Cellulose nitrate membranes collected in each situation were analyzed to determine the environmental concentration of caffeine. After the collection period in each different scenario, the membranes were separately packed in plastic bags and sent to Central Analítica da Universidade Federal de Ciências da Saúde de Porto Alegre (UFCSPA). Immediately after arriving at the assessment site, the samples were placed in an amber flask containing 3 ml of water supplemented with 0.1% formic acid, protected from light and incubated at 4°C-8°C for 24 hours. Aliquots of the solutions were directly injected into a Liquid Chromatography system together with High-Resolution Mass Spectrometry (LC-HRMS). This system was integrated into a mass spectrometer composed of a hybrid system with quadrupole analyzer and TOF (Time of Flight, Bruker Daltonics, micrO-TOF-QIII model) series and in an orthogonal position for high resolution and mass accuracy. Data were processed using Data Analysis HyStar™ software. The analyses were carried out through Electrospray Ionization (ESI) and the parameters such as ionization method, temperature, gas flow, collision energy and capillary energy were tested and optimized. Elution was made on a Shim-pack XR-ODS II chromatography column (75 × 2 mm, particle size 2.2 µm, Shimadzu^®, Tokyo, Japan) with a water and methanol gradient supplemented with 0.1% formic acid, 0.4 ml/min flow, and temperature of 50°C. The total assessment time was on average 4 minutes.

Statistical analysis

The sample size was calculated using the WINPEPI program (Abramson JH, WINPEPI updated: Computer programs for epidemiologists, and their teaching potential: Epidemiologic Perspectives and Innovations 2011) considering a 5% significance level and 90% power.

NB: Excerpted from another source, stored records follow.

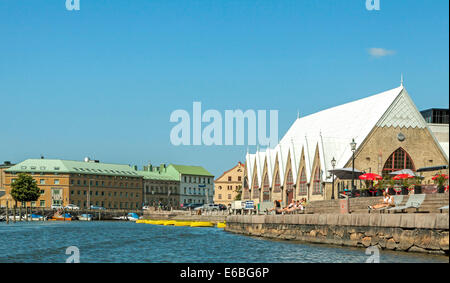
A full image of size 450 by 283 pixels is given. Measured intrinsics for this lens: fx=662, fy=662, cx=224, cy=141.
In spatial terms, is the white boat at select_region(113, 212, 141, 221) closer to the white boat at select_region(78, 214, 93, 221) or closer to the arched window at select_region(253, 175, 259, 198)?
the white boat at select_region(78, 214, 93, 221)

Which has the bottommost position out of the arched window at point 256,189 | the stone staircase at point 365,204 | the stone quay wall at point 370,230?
the stone quay wall at point 370,230

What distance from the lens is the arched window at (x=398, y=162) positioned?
73.9m

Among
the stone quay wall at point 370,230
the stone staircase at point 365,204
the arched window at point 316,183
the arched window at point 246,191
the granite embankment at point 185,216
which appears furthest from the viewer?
the arched window at point 246,191

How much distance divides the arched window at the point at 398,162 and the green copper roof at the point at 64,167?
109786 mm

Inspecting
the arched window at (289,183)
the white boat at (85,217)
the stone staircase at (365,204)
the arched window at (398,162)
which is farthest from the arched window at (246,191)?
the stone staircase at (365,204)

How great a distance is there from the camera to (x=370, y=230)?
3284cm

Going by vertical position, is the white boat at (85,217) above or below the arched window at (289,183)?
below

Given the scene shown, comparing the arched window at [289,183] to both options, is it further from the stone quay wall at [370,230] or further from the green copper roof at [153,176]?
the green copper roof at [153,176]

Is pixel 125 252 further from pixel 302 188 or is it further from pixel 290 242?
pixel 302 188

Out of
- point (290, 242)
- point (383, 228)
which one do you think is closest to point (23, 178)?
point (290, 242)

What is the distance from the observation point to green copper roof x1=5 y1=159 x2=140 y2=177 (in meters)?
168

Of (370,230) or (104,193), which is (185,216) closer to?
(104,193)

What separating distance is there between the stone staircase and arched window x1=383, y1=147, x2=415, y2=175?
894 inches

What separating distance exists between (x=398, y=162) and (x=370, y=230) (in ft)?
141
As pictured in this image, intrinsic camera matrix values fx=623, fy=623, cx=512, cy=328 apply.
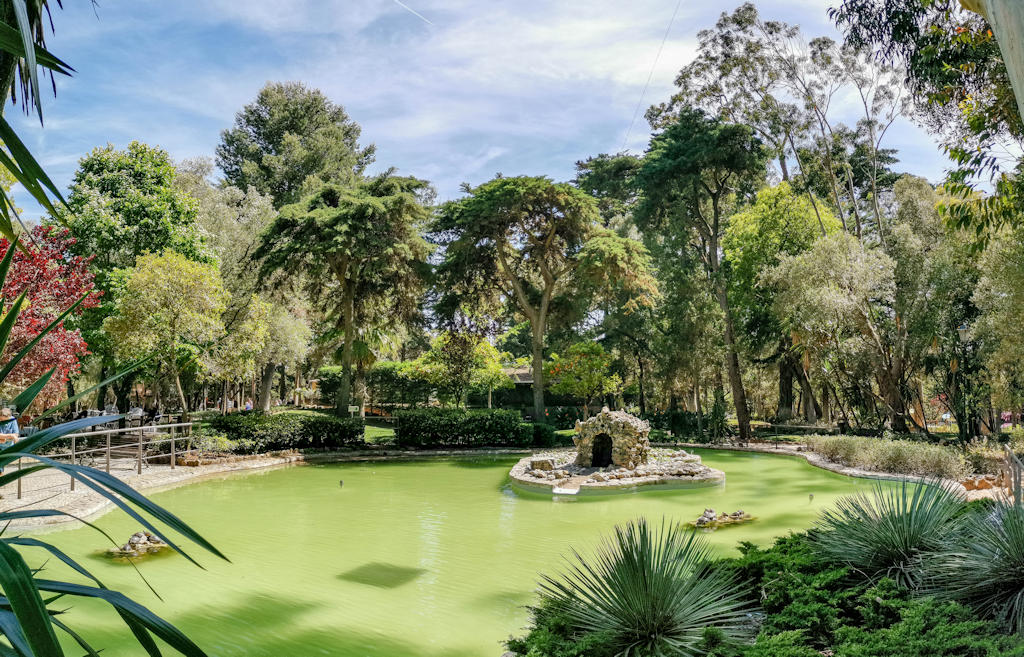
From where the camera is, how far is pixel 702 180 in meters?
24.1

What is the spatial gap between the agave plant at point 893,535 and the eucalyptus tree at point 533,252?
15241 millimetres

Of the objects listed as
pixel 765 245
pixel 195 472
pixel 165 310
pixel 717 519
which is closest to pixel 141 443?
pixel 195 472

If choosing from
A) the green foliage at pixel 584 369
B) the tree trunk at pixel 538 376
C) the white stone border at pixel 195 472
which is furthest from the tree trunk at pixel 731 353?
the white stone border at pixel 195 472

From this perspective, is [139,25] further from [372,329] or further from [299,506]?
[372,329]

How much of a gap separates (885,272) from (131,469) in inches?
779

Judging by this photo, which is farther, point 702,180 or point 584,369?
point 702,180

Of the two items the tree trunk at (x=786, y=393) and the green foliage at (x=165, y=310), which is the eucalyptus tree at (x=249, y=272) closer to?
the green foliage at (x=165, y=310)

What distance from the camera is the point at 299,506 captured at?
11266 mm

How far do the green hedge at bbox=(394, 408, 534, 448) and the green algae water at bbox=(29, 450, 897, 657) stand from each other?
15.7 ft

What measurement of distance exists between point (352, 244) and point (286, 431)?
6213 mm

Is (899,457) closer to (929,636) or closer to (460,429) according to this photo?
(929,636)

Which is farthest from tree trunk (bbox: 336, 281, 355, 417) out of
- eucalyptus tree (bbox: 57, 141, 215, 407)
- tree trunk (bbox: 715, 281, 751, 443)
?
tree trunk (bbox: 715, 281, 751, 443)

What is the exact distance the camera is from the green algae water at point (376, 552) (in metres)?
5.53

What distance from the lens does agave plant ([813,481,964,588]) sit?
487 cm
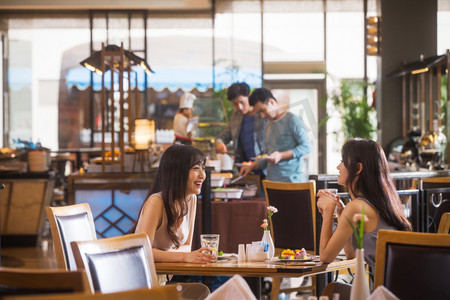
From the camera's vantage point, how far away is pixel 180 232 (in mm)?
3961


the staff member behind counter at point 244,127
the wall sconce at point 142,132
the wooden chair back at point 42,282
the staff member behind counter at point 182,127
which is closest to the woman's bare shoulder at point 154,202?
the wooden chair back at point 42,282

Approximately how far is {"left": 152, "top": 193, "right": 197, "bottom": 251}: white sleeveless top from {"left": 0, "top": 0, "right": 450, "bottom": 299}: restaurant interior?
0.89ft

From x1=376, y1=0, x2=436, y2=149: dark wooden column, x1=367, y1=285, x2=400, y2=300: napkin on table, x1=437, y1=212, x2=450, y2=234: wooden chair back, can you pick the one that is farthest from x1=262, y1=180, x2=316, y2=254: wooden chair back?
x1=376, y1=0, x2=436, y2=149: dark wooden column

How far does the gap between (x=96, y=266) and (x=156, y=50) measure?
11828 mm

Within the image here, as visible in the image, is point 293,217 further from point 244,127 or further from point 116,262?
point 116,262

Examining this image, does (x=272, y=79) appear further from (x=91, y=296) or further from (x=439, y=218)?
(x=91, y=296)

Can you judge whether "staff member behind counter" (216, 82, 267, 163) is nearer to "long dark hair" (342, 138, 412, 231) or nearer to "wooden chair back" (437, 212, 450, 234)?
"wooden chair back" (437, 212, 450, 234)

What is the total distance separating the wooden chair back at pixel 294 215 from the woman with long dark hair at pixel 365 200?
150cm

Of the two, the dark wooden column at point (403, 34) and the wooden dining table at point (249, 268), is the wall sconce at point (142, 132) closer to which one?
the dark wooden column at point (403, 34)

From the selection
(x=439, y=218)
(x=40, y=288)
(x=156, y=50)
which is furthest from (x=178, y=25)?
(x=40, y=288)

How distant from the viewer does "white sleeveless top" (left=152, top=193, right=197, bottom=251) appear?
3814 mm

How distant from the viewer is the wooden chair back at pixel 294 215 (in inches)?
201

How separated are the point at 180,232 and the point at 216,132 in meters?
7.36

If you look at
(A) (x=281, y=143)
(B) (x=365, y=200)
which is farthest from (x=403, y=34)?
(B) (x=365, y=200)
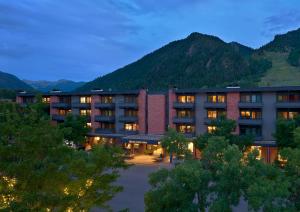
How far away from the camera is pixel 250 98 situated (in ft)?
185

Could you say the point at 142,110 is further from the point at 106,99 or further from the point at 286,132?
the point at 286,132

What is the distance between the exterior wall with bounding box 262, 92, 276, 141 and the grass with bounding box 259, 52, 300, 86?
77263 millimetres

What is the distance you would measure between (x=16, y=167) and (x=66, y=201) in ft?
10.6

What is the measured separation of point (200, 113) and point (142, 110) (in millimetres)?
12383

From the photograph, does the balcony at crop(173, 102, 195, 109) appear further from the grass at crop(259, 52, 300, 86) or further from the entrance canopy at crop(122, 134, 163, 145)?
the grass at crop(259, 52, 300, 86)

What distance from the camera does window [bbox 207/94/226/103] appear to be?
59.2 m

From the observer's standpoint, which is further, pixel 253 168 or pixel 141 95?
pixel 141 95

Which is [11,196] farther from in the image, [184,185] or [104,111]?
[104,111]

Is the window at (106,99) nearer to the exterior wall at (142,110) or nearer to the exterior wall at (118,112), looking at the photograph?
the exterior wall at (118,112)

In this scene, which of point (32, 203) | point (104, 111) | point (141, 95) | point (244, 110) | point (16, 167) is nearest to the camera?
point (32, 203)

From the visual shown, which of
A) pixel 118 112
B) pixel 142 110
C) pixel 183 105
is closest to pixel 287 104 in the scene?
pixel 183 105

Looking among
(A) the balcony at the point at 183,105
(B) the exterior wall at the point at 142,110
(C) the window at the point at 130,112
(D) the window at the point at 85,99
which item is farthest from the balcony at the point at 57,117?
(A) the balcony at the point at 183,105

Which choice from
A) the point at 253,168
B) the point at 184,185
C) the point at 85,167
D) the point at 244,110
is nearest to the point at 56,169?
the point at 85,167

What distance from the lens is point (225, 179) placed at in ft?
63.6
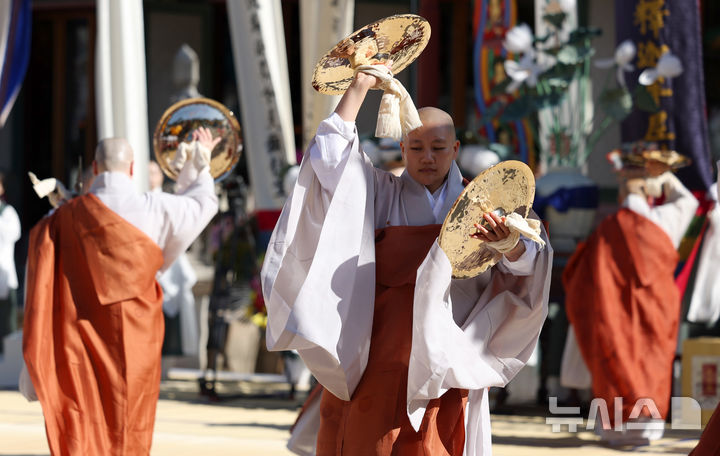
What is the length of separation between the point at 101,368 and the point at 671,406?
366cm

The first 10 aerosolizations were used to validate the experimental design and optimize the analytical methodology, define better packaging, train the research team, and choose the best-proposed scenario. After the tenth aerosolization, 21 consecutive aerosolizations were considered for analysis. The variable distribution was assessed by the Kolmogorov-Smirnov test. Concentration differences in the intervals of 0 to 2 minutes, 2 to 5 minutes, 5 to 15 minutes, and 15 to 30 minutes were calculated, and this difference was divided by 2, 3, 10 and 15 minutes to determine the variation per minute. The variations per minute were described by the median and the 25%-75% interquartile range and compared using the Friedman test between the intervals. A 5% significance level was considered.

Results

The 930 samples obtained in 31 rounds of aerosolization with 5 different exposure times and 6 different sites in the operating room were analyzed. The median of the concentration of each site in different time analysis was presented by the median of the contamination values. The differences in the intervals were calculated and corrected for the exposure time interval and its interquartile range from 25% to 75% is due to the large variability of the assessment. Comparing the changes in concentration per minute between the different time intervals, there were statistically significant differences between the 0-2 minutes interval and the 15-30 interval (P<0.001); and between the 2-5 minutes interval and the 5-15 minutes interval (P=0.014) and 15-30 (P<0.001) (Table 2).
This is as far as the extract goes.